# TASK PROMPT:
Could you please retype exactly the lines from the start of the records below through the line that contains "Neuronas en el cerebro", both included, and leave out the pictures?

# DATA EXTRACTS:
>>>

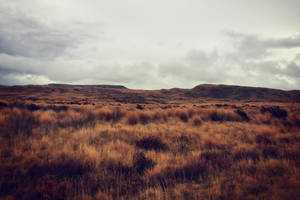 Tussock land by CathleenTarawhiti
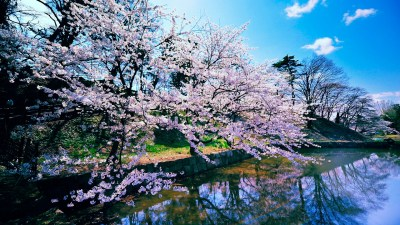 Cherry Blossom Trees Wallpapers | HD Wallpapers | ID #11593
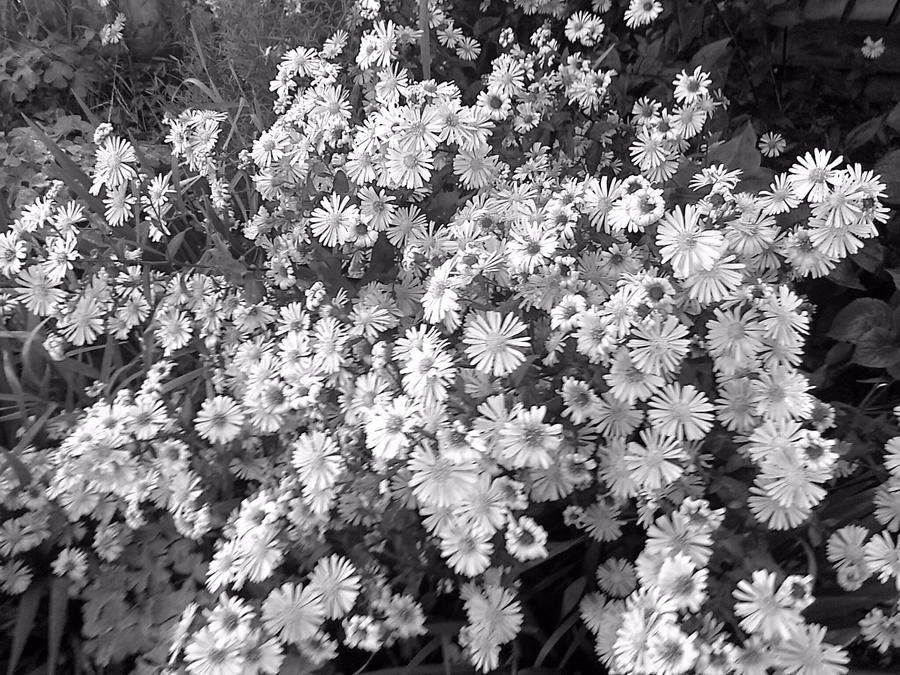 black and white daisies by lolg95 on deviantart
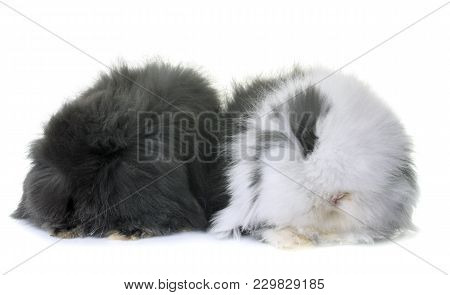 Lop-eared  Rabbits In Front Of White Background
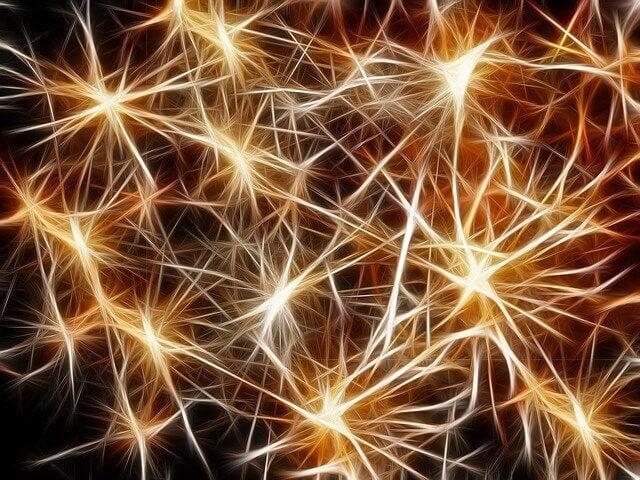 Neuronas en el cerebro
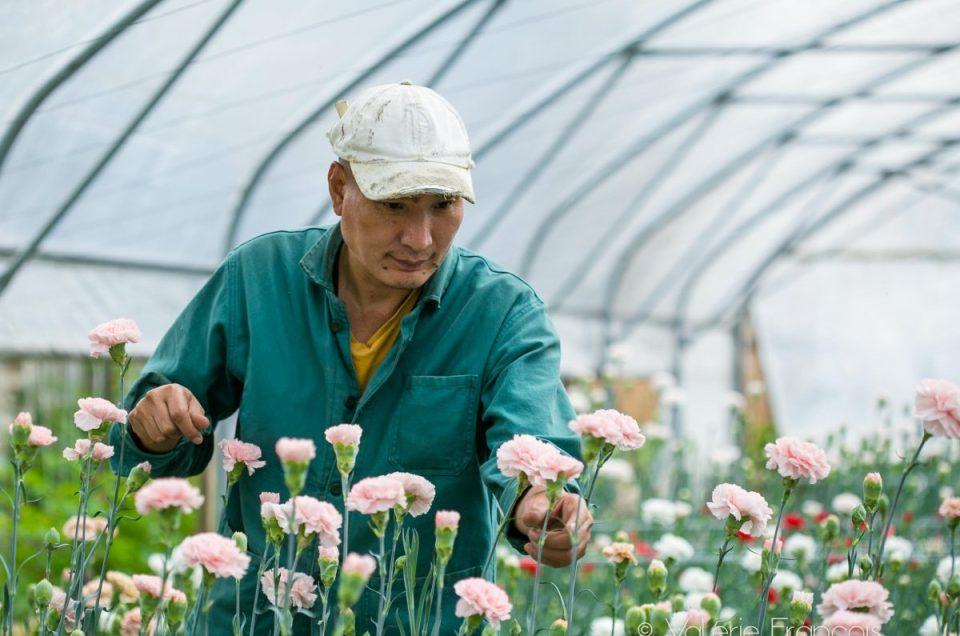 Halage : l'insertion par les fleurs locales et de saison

<<<

# OUTPUT FOR THIS EXERCISE:
 Tussock land by CathleenTarawhiti
 Cherry Blossom Trees Wallpapers | HD Wallpapers | ID #11593
 black and white daisies by lolg95 on deviantart
 Lop-eared  Rabbits In Front Of White Background
 Neuronas en el cerebro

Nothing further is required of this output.